# [Complete the following]
A – Reproduce the stretch of the midterm 2 skills list from "CS 440/ECE 448" through "development, test datasets.", keeping every word and line as it appears.
B – Extend the midterm 2 skills list past its final line, continuing in its format of topic headings followed by dashed items.

# [Document segment]
○ ○ ○ ○ ○
CS 440/ECE 448
Fall 2018
Margaret Fleck
Midterm 2 skills list
You're expected to still remember material from the first midterm,
but we'll focus on new concepts. Also expect new questions on
topics on which you've done an MP since the last exam.
Testing
- Roles of training, development, test datasets.
- Evaluation metrics for classification (true positive rate, accuracy, recall, ...)
- Overfitting
Modelling text data
- Data cleaning: tokenization, stemming, stop word removal, etc
- Bigrams, ngrams
- Word types vs. tokens
Naive Bayes
- Comparing size of model to full joint probability table
- Estimating probabilities from data
- Avoiding underflow
- Smoothing
- Why is it important?
- Laplace smoothing
- Deleted estimation
- Ngram smoothing (high level ideas only)
Bayes nets
- Required structure (e.g. it's a DAG, probability table at each node)
- How does geometry relate to conditional independence assumptions
- What do local node connections imply about independence? conditional indepedence?
- Comparing size of model to full joint probability table
- Building a Bayes net from a joint probability distribution
- How is this affected by the order in which we choose variables?
- Inference, aka calculating specific probability values using the geometry and tables in a
Bayes net (very simple examples only)
○ ○ ○ ○ ○
# [Source excerpt]

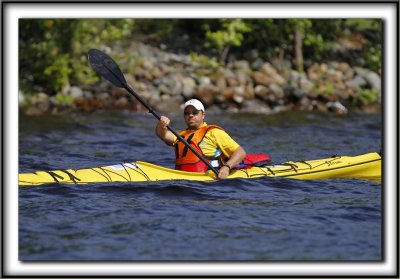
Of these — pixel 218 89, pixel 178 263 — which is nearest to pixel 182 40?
pixel 218 89

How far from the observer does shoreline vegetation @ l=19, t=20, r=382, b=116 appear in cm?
○ ○ ○ ○ ○
# [Answers provided]
A –
CS 440/ECE 448
Fall 2018
Margaret Fleck
Midterm 2 skills list
You're expected to still remember material from the first midterm,
but we'll focus on new concepts. Also expect new questions on
topics on which you've done an MP since the last exam.
Testing
- Roles of training, development, test datasets.

B –
- Efficiency results for inference
- Efficient for polytrees
- Some other geometries can be solved efficiently via junction tree algorithm
- NP complete (aka probably exponential) in general case
Natural Language
Shallow knowledge only, but be familiar with the vocabulary.
- Some sample tasks (e.g. translation, question answering, ..)
- Speech: waveform, spectrogram, formants, phones
- Word segmentation (e.g. suffixes)
- Part of speech tagging
- Parsing
- Semantics (e.g. semantic role labelling, sentiment analysis, ...)
POS tagging
- General familiarity with common POS tags (e.g. Noun, Determiner)
- Approximate size of typical POS tag sets
- Single word with multiple possible tags
- Baseline tagging algorithm
HMMs
- Markov assumptions
- k-word context can be simulated using 1-word context
- Graphical model picture, what variables depend on which other ones in the HMM
- Component probabilities (initial, emission, transition)
- Equations for computing probability of a given tag sequence
- Tag transition possibilities as a finite-state automaton
- Viterbi (trells) decoding algorithm
Computer vision
Shallow knowledge only, but be familiar with the vocabulary.
See Russell and Norvig due to lack of lecture slides.
- Pinhole camera
- Pixels
- Edge detection, segmentation
- Texture, shading
- Reconstructing 3D from multiple 2D views of a scene
- Localizing and identifying/naming objects in a picture
- Adversarial example (google it if you don't remember the stop sign example from
lecture)
Classifiers
- Types of supervision (supervised, unsupervised, semi-supervised, self-supervised)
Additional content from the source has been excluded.